> [ARTICLE]:
--
From the moment I took shahada 17 years ago I have been reminded over and over that this religion called Islam was made easy.

Yet I struggled to learn how to properly offer salat.  Initially finding it nearly impossible to remember the number of Fard rakats or Sunnah rakats, the appropriate time to make each. Or the subtle nuances of proper annunciation of the arabic recitation. Whether I should or shouldn’t learn the transliteration, and the dua’a’s to be made.  Learning salat was not easy.

And then there was my first Ramadan.  Rising even earlier than Fajr to eat a filling and hearty breakfast (suhoor) and drinking a lot of water and then nothing. No food, no water, no gum, no toothpaste, for hours. Fasting my first Ramadan was not easy.

Then of course there were the lifestyle changes.  Accepting that my moral/religious beliefs could not be in contradiction with my political beliefs.  Throwing off what I had always been taught was beautiful and replacing it with modest clothing. Wearing hijab. Changing my life was not easy.

Finding someone to share my life with, without dating and getting to know each other.  Spending only “chaperoned” time together.  No intimate contact, no kissing, no holding hands, not even sitting too close together at dinner. Getting married was not easy.

I often hear myself telling new Muslims what I was told, “Alhamdullah, Allah has made our religion easy” and I realize now I should qualify that statement.  The ease of the religion of Islam is conditional.  It requires something from us.

For many who come into Islam it is with all the joy and expectation of a small child who comes in from school to smell fresh homemade chocolate chip cookies baking in the oven. We know this is going to be good. We can almost envision how wonderful our lives will now be.  We see ourselves attending Arabic classes at our local masjid, or becoming entrepreneurs with booths at the next big conference.  Expending our knowledge and having spirited debates about schools of thought, figh or fatwa’s. Better yet we envision a life of harmony with our Creator, speared on with the burgeoning knowledge that this Ummah is one brotherhood, that people will now see me and rush from across a crowded parking lot just to give me the salaams. We are Muslims.

But this knowledge, I humbly submit, is not what makes our religion easy. Nor is our religion made easy by strict adherence to the five pillars, or works of charity, or hours spent offering dawah. All things we strive for as Muslims but not what makes our religion easy.  So what is it, what has prompted our Lord and Creator to deem a religion that requires much, easy.  The answer is so simple and yet of such great significance I am cautious to say it.
--
> [STORED RECORDS]:
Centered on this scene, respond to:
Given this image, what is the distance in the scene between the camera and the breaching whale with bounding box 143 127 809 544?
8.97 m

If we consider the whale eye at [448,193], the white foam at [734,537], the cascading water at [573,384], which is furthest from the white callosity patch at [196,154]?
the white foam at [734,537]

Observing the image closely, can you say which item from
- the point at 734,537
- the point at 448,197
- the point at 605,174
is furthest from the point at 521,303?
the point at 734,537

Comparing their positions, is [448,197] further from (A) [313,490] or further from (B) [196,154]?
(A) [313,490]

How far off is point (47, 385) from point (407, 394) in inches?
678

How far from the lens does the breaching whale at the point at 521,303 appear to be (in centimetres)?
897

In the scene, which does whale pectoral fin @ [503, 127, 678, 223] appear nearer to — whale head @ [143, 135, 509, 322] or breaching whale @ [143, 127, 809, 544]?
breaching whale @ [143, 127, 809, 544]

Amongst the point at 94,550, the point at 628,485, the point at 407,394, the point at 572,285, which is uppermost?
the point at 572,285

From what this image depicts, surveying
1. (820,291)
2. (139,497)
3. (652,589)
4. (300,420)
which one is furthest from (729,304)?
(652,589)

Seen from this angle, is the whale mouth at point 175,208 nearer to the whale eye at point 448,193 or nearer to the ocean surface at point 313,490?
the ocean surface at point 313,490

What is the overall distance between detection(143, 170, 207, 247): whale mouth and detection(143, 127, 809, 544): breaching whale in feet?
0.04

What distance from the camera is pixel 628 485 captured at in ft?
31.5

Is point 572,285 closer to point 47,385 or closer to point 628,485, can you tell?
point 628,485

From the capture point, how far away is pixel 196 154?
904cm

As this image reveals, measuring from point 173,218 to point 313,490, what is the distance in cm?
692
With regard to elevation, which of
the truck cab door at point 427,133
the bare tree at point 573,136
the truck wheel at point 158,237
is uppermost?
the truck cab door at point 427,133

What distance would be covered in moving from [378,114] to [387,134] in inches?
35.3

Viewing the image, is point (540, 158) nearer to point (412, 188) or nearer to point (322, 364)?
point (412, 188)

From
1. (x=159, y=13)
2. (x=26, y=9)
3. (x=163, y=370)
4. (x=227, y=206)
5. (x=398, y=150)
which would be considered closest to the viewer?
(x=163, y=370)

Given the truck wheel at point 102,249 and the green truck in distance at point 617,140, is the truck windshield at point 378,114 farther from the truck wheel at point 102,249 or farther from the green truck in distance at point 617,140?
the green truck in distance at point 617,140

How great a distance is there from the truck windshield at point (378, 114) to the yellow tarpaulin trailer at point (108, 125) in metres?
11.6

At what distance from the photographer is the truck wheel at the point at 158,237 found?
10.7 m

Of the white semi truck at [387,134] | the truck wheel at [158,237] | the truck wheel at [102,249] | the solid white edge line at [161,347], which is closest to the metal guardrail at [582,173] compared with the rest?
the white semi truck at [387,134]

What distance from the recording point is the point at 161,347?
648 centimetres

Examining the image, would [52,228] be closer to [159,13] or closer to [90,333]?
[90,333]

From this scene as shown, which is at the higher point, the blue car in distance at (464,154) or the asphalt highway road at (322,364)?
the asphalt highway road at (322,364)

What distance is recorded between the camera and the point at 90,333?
--
> [YOUR INSTRUCTIONS]:
Answer these questions about the essay on Islam being made easy:
1. How many years ago did the writer take shahada?
2. What name does the essay give to the breakfast eaten before Fajr during Ramadan?
3. What one word does the writer use to describe the ease of the religion of Islam?

> [RESULT OF THIS TASK]:
1. 17 years ago.
2. Suhoor.
3. Conditional.